**AUFGABE:** Schreiben Sie aus dem Übungstext über Fruchtbarkeitsbehandlungen die Stelle zwischen „Bei der In-Vitro-Fertilisation“ und „Intrazytoplasmatische Spermieninjektion (ICSI)“ wortgetreu ab, beide Grenzen eingeschlossen.

**ÜBUNGSTEXT:**
Bei der In-Vitro-Fertilisation beginnt die Frau mit einer Hormonbehandlung, durch die das Entstehen befruchtungsfähiger Eizellen gefördert wird. Diese entstandenen Eizellen werden dann mithilfe einer Nadel durch die Scheide entnommen. Danach werden die Eizellen und die dazugehörigen Samenzellen des Mannes in einer Nährflüssigkeit zusammen gegeben, in der die Befruchtung stattfinden soll. Die befruchteten Eizellen werden später mit einem Schlauch (Katheter) in die Gebärmutter übertragen.

3. Intrazytoplasmatische Spermieninjektion (ICSI)

Die Intrazytoplasmatische Spermieninjektion läuft fast genauso wie die IVF ab. Der Unterschied besteht darin, dass die Samenzellen nicht in eine Nährflüssigkeit mit den Eizellen zusammengelegt werden, sondern unter einem Mikroskop mithilfe einer Nadel direkt in die Eizelle hineingebracht werden.

4. Intratubarer Gametentransfer (GIFT)

Auch bei dem Intratubaren Gametentransfer werden der Frau nach einer Hormonbehandlung befruchtungsfähige Eizellen entnommen. Dies geschieht jedoch während einer kleinen Operation. Während der Operation werden die Eizellen mit den vorher gewonnenen Samenzellen des Mannes in einem Katheter zusammengebracht und noch in derselben Operation in den Eileiter der Frau eingebracht. Die Befruchtung soll somit im Eileiter stattfinden.

Ob eine Fruchtbarkeitsbehandlung erfolgreich ist, hängt von verschiedenen Faktoren ab. Eine Rolle spielen dabei nicht nur das Alter des Paares sowie die Ursachen der Unfruchtbarkeit, sondern auch die Bereitschaft für eine Behandlung oder mehrere Behandlungszyklen. Die persönlichen Erfolgschancen sollten immer mit dem behandelnden Arzt besprochen werden.

Risiken

Vor der Behandlung werden Paare ausgiebig über mögliche Risiken aufgeklärt. Die körperlichen Risiken sind überschaubar, berichtet Dr. Thorn. Die meisten Frauen würden die hormonelle Stimulation recht gut vertragen, klagten aber teilweise darüber, dass die Hormone Nebenwirkungen zeigen.

**BEREITGESTELLTE DATEN:**
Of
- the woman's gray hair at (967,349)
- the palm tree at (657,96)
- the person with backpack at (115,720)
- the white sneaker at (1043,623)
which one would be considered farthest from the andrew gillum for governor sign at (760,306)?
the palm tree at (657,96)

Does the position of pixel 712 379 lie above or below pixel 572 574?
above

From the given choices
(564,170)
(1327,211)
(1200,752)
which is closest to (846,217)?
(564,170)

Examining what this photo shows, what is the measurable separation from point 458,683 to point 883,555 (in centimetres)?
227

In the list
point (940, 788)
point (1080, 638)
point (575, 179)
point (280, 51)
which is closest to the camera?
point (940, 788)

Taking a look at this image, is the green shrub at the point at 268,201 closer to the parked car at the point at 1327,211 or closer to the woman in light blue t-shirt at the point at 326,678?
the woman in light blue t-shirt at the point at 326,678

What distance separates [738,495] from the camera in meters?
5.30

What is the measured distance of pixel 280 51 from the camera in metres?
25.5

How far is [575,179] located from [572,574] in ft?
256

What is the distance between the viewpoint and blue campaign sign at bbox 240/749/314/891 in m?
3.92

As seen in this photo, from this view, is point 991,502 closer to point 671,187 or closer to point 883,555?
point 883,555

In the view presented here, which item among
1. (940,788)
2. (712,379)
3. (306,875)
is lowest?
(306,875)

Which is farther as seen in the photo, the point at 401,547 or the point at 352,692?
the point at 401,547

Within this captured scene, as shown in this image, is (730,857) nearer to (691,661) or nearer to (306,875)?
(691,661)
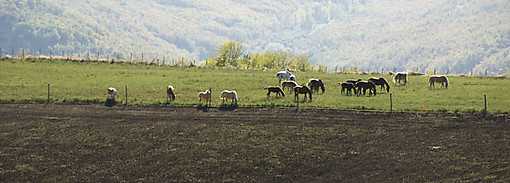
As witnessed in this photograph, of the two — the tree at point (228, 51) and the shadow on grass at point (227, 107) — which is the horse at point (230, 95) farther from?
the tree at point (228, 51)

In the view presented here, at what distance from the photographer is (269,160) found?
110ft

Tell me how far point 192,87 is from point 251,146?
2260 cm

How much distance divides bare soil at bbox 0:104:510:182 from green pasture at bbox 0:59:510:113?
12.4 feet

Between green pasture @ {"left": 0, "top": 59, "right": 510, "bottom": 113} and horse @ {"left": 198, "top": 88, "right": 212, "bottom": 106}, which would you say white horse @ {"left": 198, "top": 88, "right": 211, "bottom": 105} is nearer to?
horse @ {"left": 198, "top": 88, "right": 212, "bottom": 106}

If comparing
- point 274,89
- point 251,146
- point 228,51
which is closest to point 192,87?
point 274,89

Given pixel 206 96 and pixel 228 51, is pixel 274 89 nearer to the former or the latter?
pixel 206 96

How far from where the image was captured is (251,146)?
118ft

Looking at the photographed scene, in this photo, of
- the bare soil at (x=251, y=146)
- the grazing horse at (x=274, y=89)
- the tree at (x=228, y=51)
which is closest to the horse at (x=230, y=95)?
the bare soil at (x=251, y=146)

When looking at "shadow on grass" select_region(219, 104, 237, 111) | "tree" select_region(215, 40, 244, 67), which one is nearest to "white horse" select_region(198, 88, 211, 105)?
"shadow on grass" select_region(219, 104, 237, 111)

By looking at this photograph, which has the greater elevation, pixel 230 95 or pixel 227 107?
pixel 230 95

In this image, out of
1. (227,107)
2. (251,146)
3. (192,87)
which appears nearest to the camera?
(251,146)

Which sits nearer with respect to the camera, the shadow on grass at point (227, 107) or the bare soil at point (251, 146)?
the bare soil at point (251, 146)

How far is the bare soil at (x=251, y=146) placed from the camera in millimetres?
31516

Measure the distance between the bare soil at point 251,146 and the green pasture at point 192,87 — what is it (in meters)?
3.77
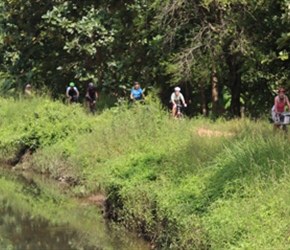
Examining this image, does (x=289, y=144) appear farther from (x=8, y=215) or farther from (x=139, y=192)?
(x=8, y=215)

**ANTWORTFELD:**
Bei der In-Vitro-Fertilisation beginnt die Frau mit einer Hormonbehandlung, durch die das Entstehen befruchtungsfähiger Eizellen gefördert wird. Diese entstandenen Eizellen werden dann mithilfe einer Nadel durch die Scheide entnommen. Danach werden die Eizellen und die dazugehörigen Samenzellen des Mannes in einer Nährflüssigkeit zusammen gegeben, in der die Befruchtung stattfinden soll. Die befruchteten Eizellen werden später mit einem Schlauch (Katheter) in die Gebärmutter übertragen.

3. Intrazytoplasmatische Spermieninjektion (ICSI)